— Start of PASSAGE PROVIDED —
This game, man... You either vibing with it or you don't.

I don't vibe with Slitterhead at all, it's an essence of all the bad design and visual choices straight from the PS2 bin. Essentially this is a very strange and overbloated take on a Forbidden Siren franchise that has posession, overdesigned combat, sloppy platforming, inane stealth and even battle arenas with visible wall blockers. It lacks only open world and Towers to unlock further areas, because this idea was too new, it's from PS3 era.

Otherwise, Slitterhead is a museum of PS2 cliches and bad mechanics. It's quite a fascinating tour-de-force from a veteran team that reminds us why some things must be left in the past and why Sony maybe was kinda on-point about shattering Japan Studio. Doesn't help that the game is very low-budge. Even VO and facial animations, things that can be generated by an AI in this day and age, are not present here at all.

If it's you're jam, I'm happy for you. But as a huge Toyama fan (spesh Gravity Daze) I'm kinda dissapointed. Pure IMO ofc.
 

Varteras

Gold Member
Toyama will only really be remembered for two things. Directing the first Silent Hill and then spending 20 years wasting Sony's time and money never achieving that level again. I say this as someone who liked Gravity Rush. Though that's probably more Sony's fault than his. Even Microsoft eventually shit canned Bonnie Ross after 10 years of fumbling Halo.
 
Shadows of the Damned seems like a good analog. A great game imo but didn’t sell or review great at the time. Well guess what, the remaster reviewed even worse. Having cult status doesn’t mean the general audience will love the game even after re-evaluation.
— End of PASSAGE PROVIDED —
ACTIONS TO TAKE:
- A) In the forum thread, which franchise does the first poster say Slitterhead is a strange and overbloated take on?
- B) Quote the part of the forum thread that opens with the words containing "I don't vibe" and closes with "from PS3 era.".
The listing is unrelated material, separate from the forum thread.
— Start of INFORMATION SUPPLIED —
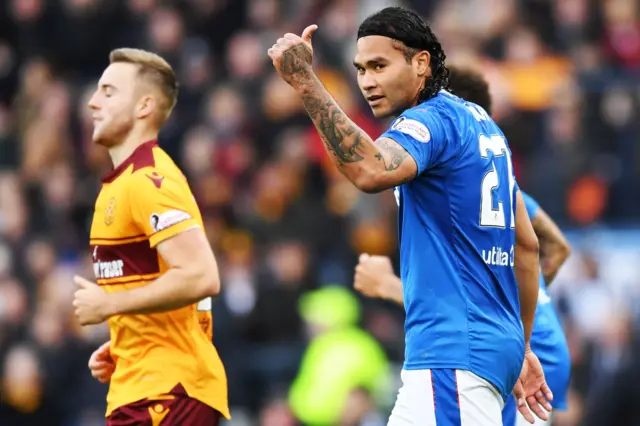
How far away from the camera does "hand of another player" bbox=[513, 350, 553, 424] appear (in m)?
5.91

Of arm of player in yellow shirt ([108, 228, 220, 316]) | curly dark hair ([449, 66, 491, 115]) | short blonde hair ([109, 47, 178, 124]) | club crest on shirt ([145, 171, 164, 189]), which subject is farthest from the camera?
curly dark hair ([449, 66, 491, 115])

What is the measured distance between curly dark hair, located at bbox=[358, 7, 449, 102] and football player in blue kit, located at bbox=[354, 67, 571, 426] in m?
1.18

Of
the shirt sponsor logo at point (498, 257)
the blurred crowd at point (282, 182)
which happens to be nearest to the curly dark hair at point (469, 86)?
the shirt sponsor logo at point (498, 257)

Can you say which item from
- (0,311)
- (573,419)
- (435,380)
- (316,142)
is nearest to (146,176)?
(435,380)

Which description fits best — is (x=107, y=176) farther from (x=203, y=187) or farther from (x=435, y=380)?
(x=203, y=187)

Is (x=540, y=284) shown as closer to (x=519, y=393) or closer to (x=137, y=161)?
(x=519, y=393)

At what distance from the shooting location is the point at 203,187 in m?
14.3

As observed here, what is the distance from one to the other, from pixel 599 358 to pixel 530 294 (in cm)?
596

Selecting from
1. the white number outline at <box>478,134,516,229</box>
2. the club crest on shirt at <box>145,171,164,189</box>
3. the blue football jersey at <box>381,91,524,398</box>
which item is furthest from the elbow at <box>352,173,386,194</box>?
the club crest on shirt at <box>145,171,164,189</box>

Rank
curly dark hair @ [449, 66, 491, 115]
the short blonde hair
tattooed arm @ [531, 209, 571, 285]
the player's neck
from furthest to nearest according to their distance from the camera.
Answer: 1. tattooed arm @ [531, 209, 571, 285]
2. curly dark hair @ [449, 66, 491, 115]
3. the short blonde hair
4. the player's neck

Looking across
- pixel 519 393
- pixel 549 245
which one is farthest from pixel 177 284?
pixel 549 245

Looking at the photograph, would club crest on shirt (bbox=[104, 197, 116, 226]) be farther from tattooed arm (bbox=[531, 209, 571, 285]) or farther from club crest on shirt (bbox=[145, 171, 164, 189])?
tattooed arm (bbox=[531, 209, 571, 285])

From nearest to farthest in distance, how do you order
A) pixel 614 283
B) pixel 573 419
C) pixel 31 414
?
pixel 573 419
pixel 31 414
pixel 614 283

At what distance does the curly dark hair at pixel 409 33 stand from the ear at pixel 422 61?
17 millimetres
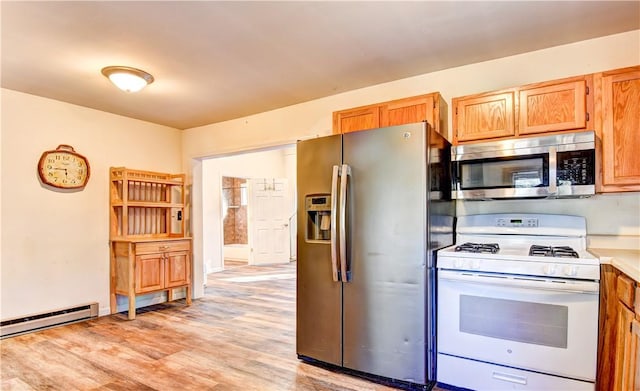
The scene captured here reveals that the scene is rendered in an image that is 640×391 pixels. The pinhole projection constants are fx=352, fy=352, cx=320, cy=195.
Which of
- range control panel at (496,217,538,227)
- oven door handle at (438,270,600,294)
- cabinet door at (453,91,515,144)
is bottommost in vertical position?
oven door handle at (438,270,600,294)

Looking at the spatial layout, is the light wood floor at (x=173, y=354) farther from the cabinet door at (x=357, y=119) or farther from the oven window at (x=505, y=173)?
the cabinet door at (x=357, y=119)

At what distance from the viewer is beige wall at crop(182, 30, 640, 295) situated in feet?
7.57

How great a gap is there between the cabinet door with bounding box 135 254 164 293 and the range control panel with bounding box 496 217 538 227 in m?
3.54

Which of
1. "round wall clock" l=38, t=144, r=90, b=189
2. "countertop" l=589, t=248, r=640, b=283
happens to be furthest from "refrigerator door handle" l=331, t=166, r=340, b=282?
"round wall clock" l=38, t=144, r=90, b=189

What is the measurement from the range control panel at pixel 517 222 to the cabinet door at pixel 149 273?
3.54 metres

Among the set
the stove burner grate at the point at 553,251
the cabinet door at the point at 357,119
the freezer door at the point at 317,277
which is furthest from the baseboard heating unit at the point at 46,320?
the stove burner grate at the point at 553,251

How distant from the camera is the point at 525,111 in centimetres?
232

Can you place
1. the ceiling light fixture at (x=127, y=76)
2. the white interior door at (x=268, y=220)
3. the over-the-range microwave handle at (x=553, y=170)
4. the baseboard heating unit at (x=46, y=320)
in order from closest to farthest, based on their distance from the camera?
the over-the-range microwave handle at (x=553, y=170)
the ceiling light fixture at (x=127, y=76)
the baseboard heating unit at (x=46, y=320)
the white interior door at (x=268, y=220)

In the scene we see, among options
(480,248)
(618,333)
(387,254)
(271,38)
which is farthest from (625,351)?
(271,38)

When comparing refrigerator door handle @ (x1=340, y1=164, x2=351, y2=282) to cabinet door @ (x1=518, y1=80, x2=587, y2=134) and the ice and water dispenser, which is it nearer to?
the ice and water dispenser

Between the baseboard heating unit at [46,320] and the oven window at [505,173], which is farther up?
the oven window at [505,173]

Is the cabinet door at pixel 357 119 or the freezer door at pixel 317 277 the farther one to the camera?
the cabinet door at pixel 357 119

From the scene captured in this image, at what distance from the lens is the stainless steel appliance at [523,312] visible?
74.5 inches

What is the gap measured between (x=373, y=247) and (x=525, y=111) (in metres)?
1.34
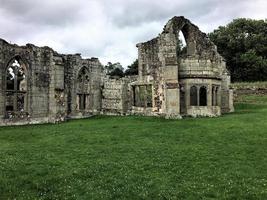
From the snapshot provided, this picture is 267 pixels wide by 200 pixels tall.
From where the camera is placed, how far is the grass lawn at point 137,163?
12148 mm

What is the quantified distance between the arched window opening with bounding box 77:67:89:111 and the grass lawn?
12.6 metres

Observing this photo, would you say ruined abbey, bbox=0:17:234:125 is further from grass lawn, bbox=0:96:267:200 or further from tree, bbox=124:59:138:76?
tree, bbox=124:59:138:76

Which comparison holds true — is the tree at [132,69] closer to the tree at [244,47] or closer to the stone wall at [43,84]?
the tree at [244,47]

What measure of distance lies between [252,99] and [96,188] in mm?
— End of INFORMATION SUPPLIED —
ANSWER SET:
- A) The Forbidden Siren franchise.

- B)
I don't vibe with Slitterhead at all, it's an essence of all the bad design and visual choices straight from the PS2 bin. Essentially this is a very strange and overbloated take on a Forbidden Siren franchise that has posession, overdesigned combat, sloppy platforming, inane stealth and even battle arenas with visible wall blockers. It lacks only open world and Towers to unlock further areas, because this idea was too new, it's from PS3 era.